Shanghai Automotive Industry Corporation (SAIC Group), one of China's biggest vehicle producers, and Shanghai Automotive Co Ltd (Shanghai Automotive) announced yesterday they would set up a joint venture with provisional name SAIC Luwei Co Ltd in Shanghai.
SAIC Group will control 60 per cent of the JV with a 768 million-yuan (US$94.70 million) investment and 60 per cent of its total registered capital of 1.28 billion yuan (US$157.83 million), according to the firm.
Shanghai Automotive will take the remaining shares by providing 521 million yuan (US$63.13 million) in capital formed by cash, land and facilities from its factory in Yizheng, East China's Jiangsu Province.
Total investment will hit 3.68 billion yuan (US$453.76 million) with a 3.401 billion yuan (US$419.36 million) fixed investment and 279 million yuan (US$34.40 million) in bottom-line cash flow.
The JV is expected to develop its business on the research and development (R&D), production and sale of vehicles, engines and spare parts. SAIC Group said by 2009 the JV's vehicle output will stand at 120,000 per year, without revealing what type of vehicles it would produce. The volume of engines is expected to hit 170,000 annually by 2010.
To develop its global strategy, the development of an innovative brand has always been the key target of SAIC Group, according to the company. Using the technology of Ssangyong and MG Rover, SAIC Group hopes the JV will manufacture its own vehicles to make the group more competitive internationally.
SAIC Group owns the intellectual property rights to the technology of Ssangyong and MG Rover after acquisitions last October and this April.
Zhang Xin, an analyst with Guotai & Jun'an Securities Co Ltd, said: "It is my belief the setting up of the JV is to rescue the failing factory in Yizheng. "But it's also an opportunity for SAIC Group to develop its own brand."

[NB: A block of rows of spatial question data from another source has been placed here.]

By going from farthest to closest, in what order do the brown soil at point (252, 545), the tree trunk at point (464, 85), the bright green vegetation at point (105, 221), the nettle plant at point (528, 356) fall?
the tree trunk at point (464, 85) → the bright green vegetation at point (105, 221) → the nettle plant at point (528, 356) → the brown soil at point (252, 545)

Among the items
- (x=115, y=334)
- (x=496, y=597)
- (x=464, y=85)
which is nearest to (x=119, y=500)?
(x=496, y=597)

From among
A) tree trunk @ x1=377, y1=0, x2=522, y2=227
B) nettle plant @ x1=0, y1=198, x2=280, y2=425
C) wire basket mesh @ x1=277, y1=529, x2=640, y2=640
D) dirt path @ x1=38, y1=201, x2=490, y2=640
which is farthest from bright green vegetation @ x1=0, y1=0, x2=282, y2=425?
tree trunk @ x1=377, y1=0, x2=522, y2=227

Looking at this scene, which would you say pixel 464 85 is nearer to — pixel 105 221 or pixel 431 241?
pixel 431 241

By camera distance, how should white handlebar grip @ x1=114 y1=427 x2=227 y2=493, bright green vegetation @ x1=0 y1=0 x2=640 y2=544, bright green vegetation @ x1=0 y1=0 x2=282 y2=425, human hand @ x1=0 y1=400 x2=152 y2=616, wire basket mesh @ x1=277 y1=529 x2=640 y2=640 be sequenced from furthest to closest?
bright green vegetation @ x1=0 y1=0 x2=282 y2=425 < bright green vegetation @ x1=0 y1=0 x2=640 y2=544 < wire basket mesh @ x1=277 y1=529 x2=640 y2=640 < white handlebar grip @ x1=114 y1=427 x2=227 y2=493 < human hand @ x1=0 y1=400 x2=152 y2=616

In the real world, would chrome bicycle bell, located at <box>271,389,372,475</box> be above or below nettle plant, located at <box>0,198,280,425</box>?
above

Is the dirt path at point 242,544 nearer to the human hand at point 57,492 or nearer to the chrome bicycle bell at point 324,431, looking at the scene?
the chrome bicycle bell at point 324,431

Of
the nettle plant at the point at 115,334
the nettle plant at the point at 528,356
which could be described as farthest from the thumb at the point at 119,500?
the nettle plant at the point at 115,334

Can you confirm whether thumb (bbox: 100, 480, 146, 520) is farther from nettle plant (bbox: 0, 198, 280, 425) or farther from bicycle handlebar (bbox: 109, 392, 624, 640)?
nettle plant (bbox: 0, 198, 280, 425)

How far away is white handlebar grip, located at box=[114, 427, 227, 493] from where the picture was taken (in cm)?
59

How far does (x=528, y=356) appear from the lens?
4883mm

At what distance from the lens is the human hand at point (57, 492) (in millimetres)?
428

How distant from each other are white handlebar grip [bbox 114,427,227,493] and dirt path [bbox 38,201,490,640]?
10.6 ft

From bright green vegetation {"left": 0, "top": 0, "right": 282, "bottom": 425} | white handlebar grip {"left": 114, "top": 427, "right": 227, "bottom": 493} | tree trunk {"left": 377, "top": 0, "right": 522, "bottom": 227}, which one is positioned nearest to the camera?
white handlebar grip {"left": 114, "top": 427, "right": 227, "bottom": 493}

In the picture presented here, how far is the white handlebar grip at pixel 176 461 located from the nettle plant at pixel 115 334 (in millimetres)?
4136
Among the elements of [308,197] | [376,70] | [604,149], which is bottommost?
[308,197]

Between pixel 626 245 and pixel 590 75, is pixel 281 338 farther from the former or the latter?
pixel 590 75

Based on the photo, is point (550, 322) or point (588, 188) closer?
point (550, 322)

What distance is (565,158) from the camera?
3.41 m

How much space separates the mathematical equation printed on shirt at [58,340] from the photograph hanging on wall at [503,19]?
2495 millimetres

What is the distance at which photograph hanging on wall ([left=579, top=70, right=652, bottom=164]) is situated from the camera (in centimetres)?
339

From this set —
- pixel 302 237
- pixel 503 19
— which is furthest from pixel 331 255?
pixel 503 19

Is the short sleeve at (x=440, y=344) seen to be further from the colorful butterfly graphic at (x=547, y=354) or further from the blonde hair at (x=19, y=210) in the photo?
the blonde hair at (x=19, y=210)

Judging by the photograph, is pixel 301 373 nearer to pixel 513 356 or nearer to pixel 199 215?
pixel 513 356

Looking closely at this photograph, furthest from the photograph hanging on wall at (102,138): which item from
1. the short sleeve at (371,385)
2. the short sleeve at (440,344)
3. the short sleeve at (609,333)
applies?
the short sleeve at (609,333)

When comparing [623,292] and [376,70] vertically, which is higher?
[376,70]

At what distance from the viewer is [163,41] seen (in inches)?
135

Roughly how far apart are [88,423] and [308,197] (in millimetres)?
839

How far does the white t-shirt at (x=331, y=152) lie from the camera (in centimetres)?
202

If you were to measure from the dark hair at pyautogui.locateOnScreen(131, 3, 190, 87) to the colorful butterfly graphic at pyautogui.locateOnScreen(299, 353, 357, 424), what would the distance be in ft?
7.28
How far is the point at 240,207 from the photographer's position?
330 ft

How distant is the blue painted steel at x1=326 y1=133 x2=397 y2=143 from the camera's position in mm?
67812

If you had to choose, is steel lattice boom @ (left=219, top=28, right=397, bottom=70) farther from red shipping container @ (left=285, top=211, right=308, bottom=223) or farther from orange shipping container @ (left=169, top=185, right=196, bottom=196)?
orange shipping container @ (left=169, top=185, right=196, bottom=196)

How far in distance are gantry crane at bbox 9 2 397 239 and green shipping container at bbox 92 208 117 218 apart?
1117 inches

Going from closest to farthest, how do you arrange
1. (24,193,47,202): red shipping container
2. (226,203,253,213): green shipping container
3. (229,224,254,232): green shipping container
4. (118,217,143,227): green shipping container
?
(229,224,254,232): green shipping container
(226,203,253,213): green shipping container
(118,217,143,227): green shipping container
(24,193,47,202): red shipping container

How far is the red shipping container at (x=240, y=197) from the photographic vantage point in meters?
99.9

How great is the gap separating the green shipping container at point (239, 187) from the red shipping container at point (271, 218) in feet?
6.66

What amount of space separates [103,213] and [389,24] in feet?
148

Song Bingshen, an analyst with China Securities Co Ltd, told China Daily that SAIC Group's factory in Yizheng had losses of 100 million yuan (US$12.33 million) last year.
"But I think SAIC Group is thinking more about its branding. As China's second-biggest automaker, SAIC Group needs an innovative brand to face the fierce global competition," said Song.
Both analysts expected the JV to come up against difficulties due to hot competition in the auto market, especially the passenger car market, which is largely occupied by world leading automakers.
"If the JV manufactures passenger cars, it will bring unnecessary competition to Buick, Passat and so on, which are also brands of SAIC Group," said Zhang.
Song said: "With a name like Luwei, which sounds like an MPV (mini passenger vans), and the MPV advantages of Ssangyong, I expect the JV to produce MPVs."
The analysts suggested the newly formed JV develop its business on commercial vehicles, rather than passenger cars.